The protocol provides an RSA-encrypted version of the flag, and offers to take any ciphertext, decrypt it and sign a fixed message with it as private key, by computing a Schnorr signature.
The signature consists of $(r, s)$ with $r = g^k \pmod P$ and $s = k - m\cdot H(r || M)$, where $m$ is the decrypted message, $M$ is the fixed signature message and $k$ is a uniform random number in the range $[0, P - 1)$.
With the Legendre symbol, we can deduce the parity of $k$.
When $E = H(r || M)$ is not divisible by 2, the product $m\cdot E$ is only even when $m$ is.
Combining these two observations allows us to deduce the parity of $m$ from the parities of $s$ and $k$, exactly when $E$ is odd, and so 50% of the time.
If $E$ is even, we simply try the same RSA ciphertext again to try again.

From this, we can implement a standard LSB oracle attack on RSA to recover the flag.

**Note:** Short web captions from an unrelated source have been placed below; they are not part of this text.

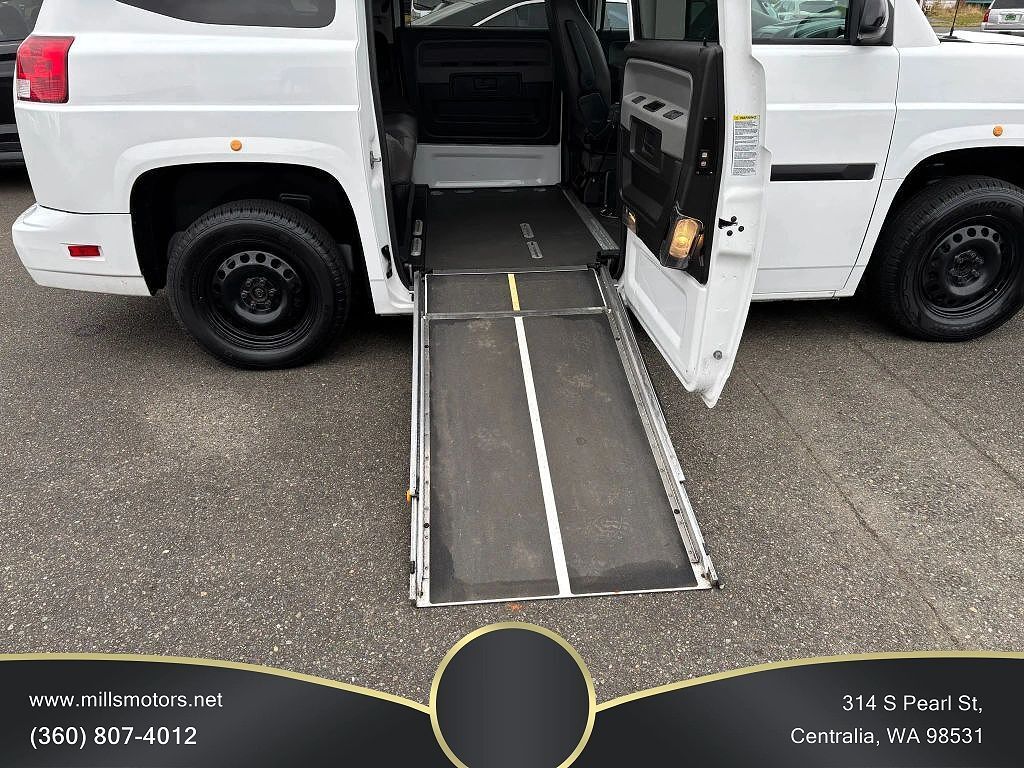 2015 AM GENERAL MV-1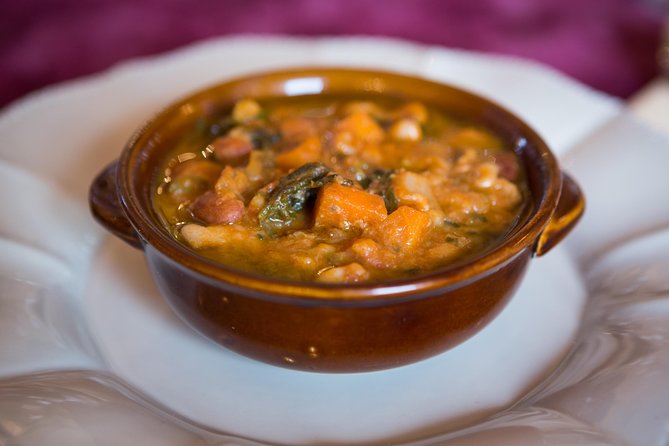 Wine Tasting & Tuscan Lunch - Food and Drinks included - Who this Tuscan lunch-and-wine fits best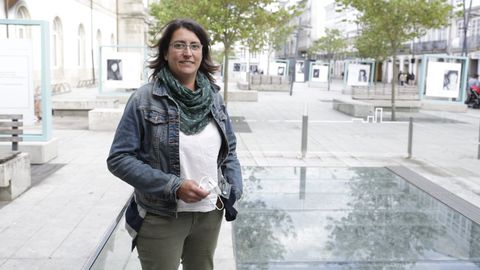 La restauradora Iria López junto a la ventana arqueológica de San Marcos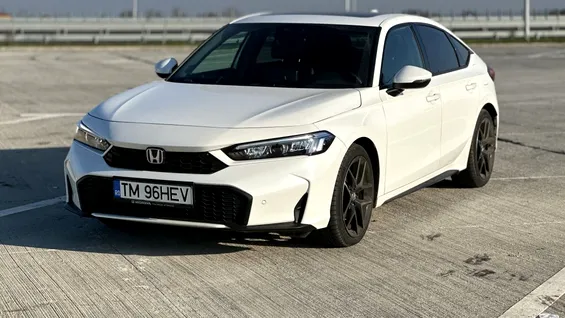 Test drive Honda Civic Full Hybrid. Echilibru între agilitate și eficiență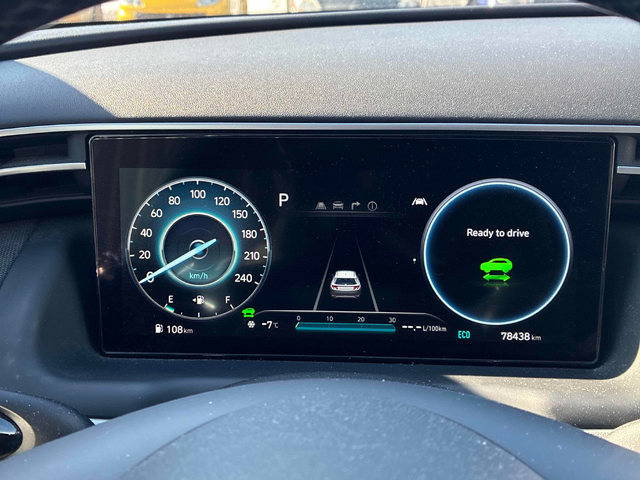 Hyundai Tucson 1.6L 4cyl AWD - автомобили, коли, обяви за нови и употребявани 8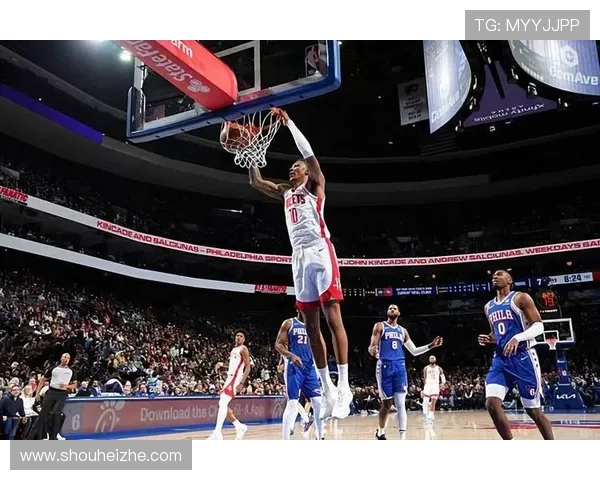 活塞与小牛在NBA夏季联赛中激战正酣新星球员表现引人瞩目 活塞与小牛在NBA夏季联赛中激战正酣新星球员表现引人瞩目
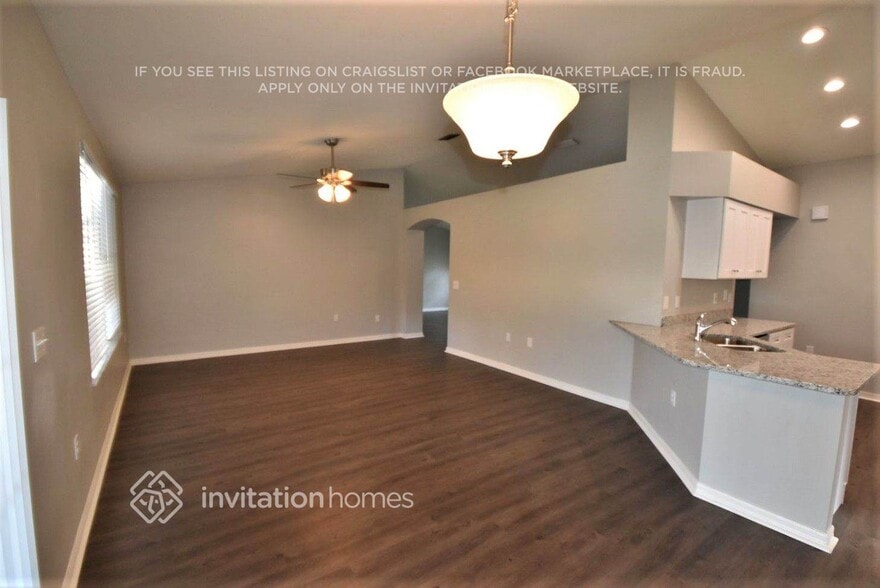 Building Photo - 10623 Foxcrest Way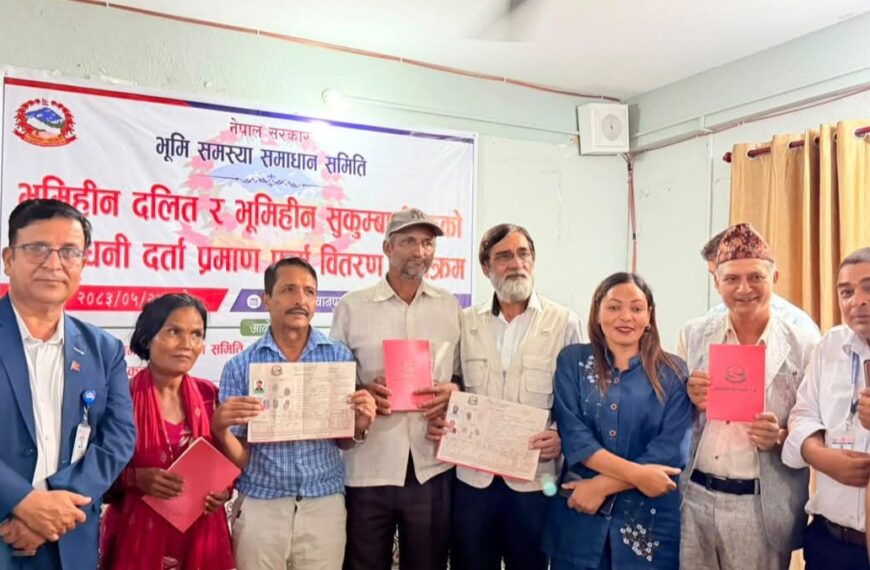 मकवानपुरमा लामो प्रतीक्षापछि ६ परिवारको हातमा लालपुर्जा, अझै हजारौँ भूमिहीन स्वामित्वको पर्खाइमा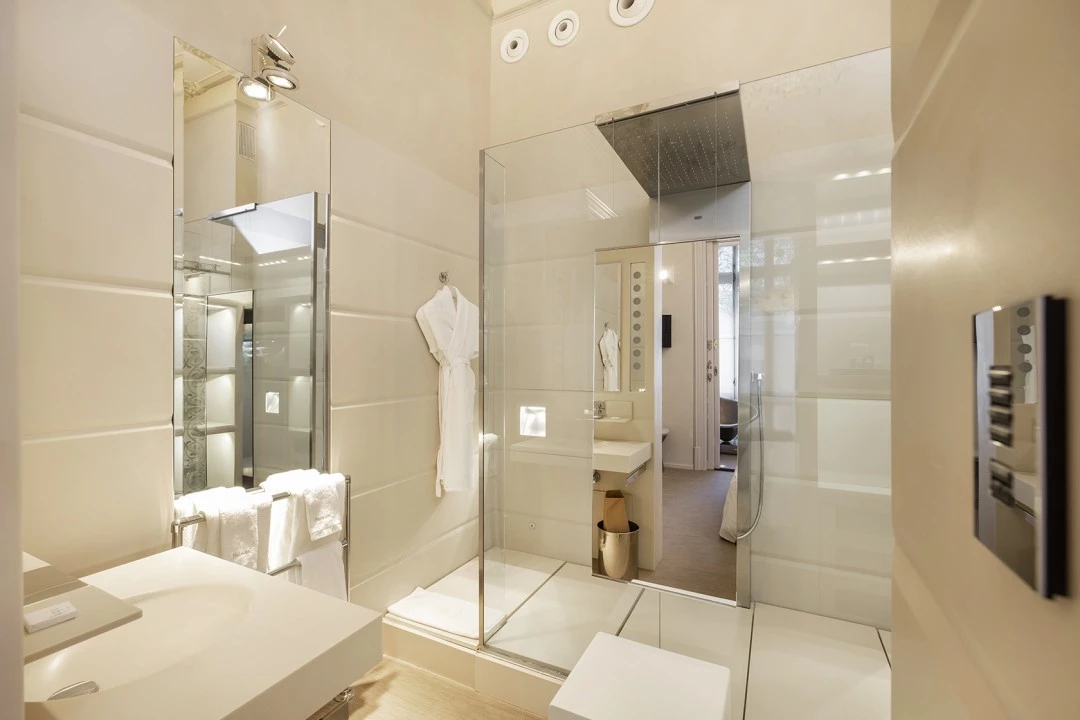 1679316567-Luxury property Barcelona passeig de gracia apartment Germano Bathroom.webp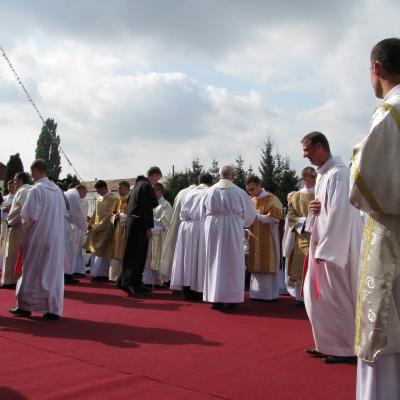 4 octombrie: Roman: Sfinţire de diaconi la Institutul Teologic Romano-Catolic Franciscan
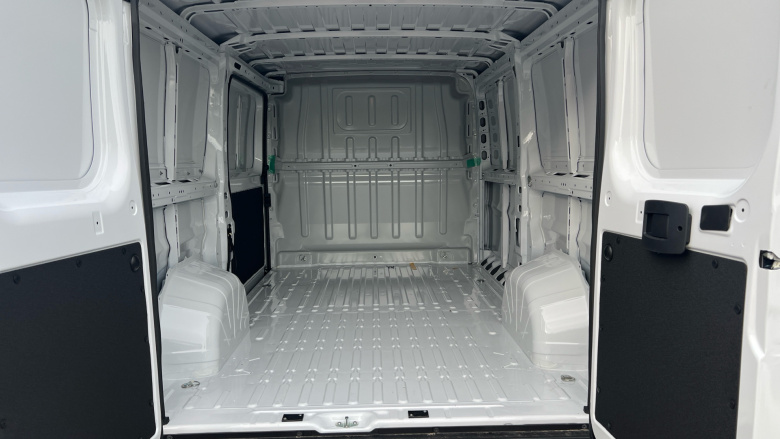 Citroen Relay 3500 L2 Diesel 2.2 BlueHDi 140 H1 Van Enterprise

#### #Some other solutions, found by players:

- Binary search $a$ such that $ax = N$ thanks to being able to distinguish $a < N < p - 1$ (due to A~Z)
- Extended version of the LSB oracle with partial Pohlig-Hellman (due to NeketmanX)
- Recover
`1024 - bitlen(flag)`

bits of $k$ (since `H`

hashes to only 1024 bits) and mount a lattice attack with HNP (due to vishiswoz and $in)
- Get $g^x$ and $g^{x/2 \mod N}$ to recover a single bit at a time jby checking $g^x \overset{?}{=} \left(g^{x/2 \mod N}\right)^2 \mod p$ (due to rbtree)